La complessità dell’attacco ha richiesto diversi mesi di analisi da parte di Trenitalia, perché “si è trattato di ricostruire nel dettaglio eventuali accessi impropri ai dati. Solo al termine di queste attività siamo stati in grado di identificare i clienti interessati e inviare questa comunicazione”. I dati che potrebbero essere stati compromessi sono: dati anagrafici e identificativi (nome, cognome, data e luogo di nascita del passeggero; nome e cognome dell’eventuale acquirente); dati di contatto (e-mail, numero di telefono); dati di viaggio (informazioni associate al titolo di viaggio, quali, a titolo esemplificativo, tratta, data e orario del viaggio, numero del titolo di viaggio); codice carta fedeltà, ove associato al titolo di viaggio; società/ente datore di lavoro; tipologia di offerta o servizio associata al titolo di viaggio e dati necessari a fruire di dette offerte; estremi documento d’identità; dati connessi alla generazione del titolo di viaggio.
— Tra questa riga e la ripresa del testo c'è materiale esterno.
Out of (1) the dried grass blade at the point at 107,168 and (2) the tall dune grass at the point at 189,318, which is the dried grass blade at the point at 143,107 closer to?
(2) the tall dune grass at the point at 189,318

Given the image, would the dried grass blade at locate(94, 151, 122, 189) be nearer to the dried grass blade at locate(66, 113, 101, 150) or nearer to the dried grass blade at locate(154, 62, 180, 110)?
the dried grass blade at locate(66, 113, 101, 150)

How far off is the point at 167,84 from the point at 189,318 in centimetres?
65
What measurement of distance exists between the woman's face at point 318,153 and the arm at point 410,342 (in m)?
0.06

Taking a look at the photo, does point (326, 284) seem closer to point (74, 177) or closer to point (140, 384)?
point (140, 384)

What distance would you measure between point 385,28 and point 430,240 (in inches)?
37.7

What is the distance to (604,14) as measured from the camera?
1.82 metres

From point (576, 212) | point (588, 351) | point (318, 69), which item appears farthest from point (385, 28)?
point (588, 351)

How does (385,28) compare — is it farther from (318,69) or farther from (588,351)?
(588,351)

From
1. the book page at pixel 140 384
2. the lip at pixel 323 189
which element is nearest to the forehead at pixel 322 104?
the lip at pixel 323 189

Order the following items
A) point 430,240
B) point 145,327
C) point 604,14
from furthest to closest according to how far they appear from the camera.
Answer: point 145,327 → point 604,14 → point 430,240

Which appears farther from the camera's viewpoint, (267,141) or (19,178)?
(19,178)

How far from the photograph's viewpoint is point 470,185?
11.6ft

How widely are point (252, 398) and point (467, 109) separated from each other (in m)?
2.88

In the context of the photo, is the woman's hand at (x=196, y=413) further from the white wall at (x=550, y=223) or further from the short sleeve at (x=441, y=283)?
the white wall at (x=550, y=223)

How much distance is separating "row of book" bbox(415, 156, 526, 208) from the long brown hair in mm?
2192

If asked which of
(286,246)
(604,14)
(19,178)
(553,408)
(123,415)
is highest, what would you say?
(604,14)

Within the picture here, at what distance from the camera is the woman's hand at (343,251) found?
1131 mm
Non sono stati coinvolti, sottolinea Trenitalia, i “dati di accesso agli account, credenziali personali o informazioni relative ai pagamenti (come il numero della carta, la scadenza o il codice di sicurezza)”.
Solo i clienti per i quali Trenitalia ha potuto verificare una violazione hanno ricevuto la comunicazione tramite la mail associata all’indirizzo, pertanto nel caso di non ricezione non è necessario allarmarsi. Chi, al contrario, l’ha ricevuta, sottolinea Trenitalia, deve fare attenzione sostanzialmente ai messaggi truffa. A tal proposito Trenitalia fa una raccomandazione: “Considerata la tipologia di dati coinvolti, potrebbe esserci il rischio che Lei riceva comunicazioni fraudolente o tentativi di contatto ingannevoli che fanno riferimento ai suoi viaggi. Per questo Le consigliamo di prestare particolare attenzione a eventuali messaggi sospetti, soprattutto se richiedono dati personali o finanziari o contengono link o allegati inattesi. In caso di dubbio, verifichi sempre l’affidabilità del mittente”. Per qualsiasi chiarimento, Trenitalia ha attivato “un servizio di assistenza dedicato” tramite webform, il cui link è stato inserito nella comunicazione. Ogni cliente è associato a uno specifico codice identificativo, che va comunicato nel momento della richiesta di delucidazioni.
La società ha “notificato l’accaduto all’Autorità Garante per la Protezione dei Dati Personali e allo CSIRT Italia, in conformità alla normativa vigente, e presentato denuncia alla Procura della Repubblica presso il Tribunale di Roma” ma, soprattutto, non appena è stato rilevato l’accesso sospetto ai sistemi, Trenitalia ha “immediatamente
adottato tutte le misure necessarie per interrompere” l’anomalia, “mettere in sicurezza i sistemi e rafforzare ulteriormente i controlli, così da ridurre il rischio che situazioni simili possano ripetersi”.